UMBC CMSC 491/691-I Fall 2002 Home  |  News  |  Syllabus  |  Project   ]
Last updated: 7 November 2002

Homework 6

Assignment: Finalize relevance judgments for umbc-crawl-2 topics.

Goal: To turn umbc-crawl-2 from a web crawl into a usable test collection. From the relevant documents found in Homework 5, you will define the final relevance judgments with which we will measure our search systems' performance.

Due date:Thursday, November 14, 2002.

Description

For Homework 4, you designed three search topics for the UMBC collection. For Homework 5, you distributed each topic to three people and yourself received nine different topics from others. Now, you will get back the results of those searches for your topics.

By class on October 29th, you should have received the results of three students' search efforts on each of your three topics. Those results take the form of a list of relevant documents for that topic, according to the judgment of the searcher. For this homework, you will create a final set of relevance judgements for each topic using these searches.

For each topic, Determine if the page actually exists in umbc-crawl-2, using the docs file in the umbc-crawl-2 directory. Each line of this file has a document ID, the page's actual URL, and the filename where that file is stored (under umbc-crawl-2/test). If we have the page in the crawl, note it's document identifier (e.g., UC-4367). Then, examine the proposed relevant page according to the standard of relevance defined in Homework 5. Look at the page in the crawl (that is, under /data/nicholas2/ian/umbc-crawl-2/test/...), not on the live web. Decide if the page is truly relevant to your search topic.

(You will probably find that you disagree with your searchers about what pages are really relevant to the topic. Avoid changing your search topic, unless it's obvious that the searchers completely misunderstood your intention.)

Record your judgments in the following format:

          <topic-id> <doc-id> <rel?>
Where

NOTE - use umbc-crawl-2!

Please remember to check your pages against umbc-crawl-2. This is the crawl we will be using for web documents. DO NOT codify your relevance judgments against the original umbc-crawl!

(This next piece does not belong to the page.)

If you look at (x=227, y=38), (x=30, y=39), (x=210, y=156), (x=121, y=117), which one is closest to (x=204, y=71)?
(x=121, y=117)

There is likely to be some issues with relevant pages appearing after the searches were done. If you run across a relevant page not referenced by the searches, feel free to add it to the relevance judgments if the page is present in umbc-crawl-2.

What to turn in

Submit (via the Blackboard dropbox) your relevance judgments (in a single ASCII text file), and your final topic statements. Add a <topicnum> field to each topic statement with the identifier you assigned it.